Austerby House is located at the point that Austerby joins with South Road, possibly originally functioning as a farmhouse, and is the only surviving part of this farm. The façade was modified to appear more gothic during the Victorian period. Today it is divided into three properties. The grounds of the house were sold off in the late 1980s/ early 1990s, and a cul-de-sac, Austerby Close, was built on the site, featuring 36 bungalows.

== Old Horse Chestnut Lane ==
A small lane coming off the south of Austerby, Old Horse Chestnut Lane (also called Old Chestnut Tree Lane) contains a Victorian red brick double fronted farmhouse, with bays on both storeys, a Victorian porch, and a pan-tiled roof. The land that belonged to the house was sold off in the 1990s, and several other houses were built on the road. At the end of the road there is a large brick house dating from the 1970s, which was used as a vicarage at one point.
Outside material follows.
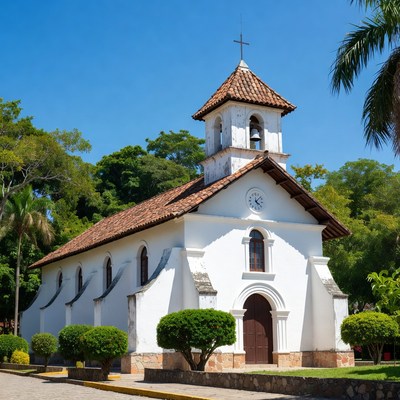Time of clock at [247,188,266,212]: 4:07
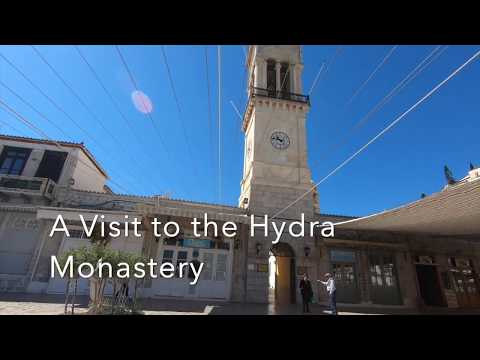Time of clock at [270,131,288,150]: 10:47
A trackway running parallel to the east contains Lindon House, dating from at least 1906, also a red brick double fronted farmhouse, with a rear extension incorporating its former outbuildings, and featuring well-maintained gardens.

== In popular culture ==
In Georgette Heyer's novel Sylvester, or the Wicked Uncle, the character Lord Marlow has his country seat at Austerby.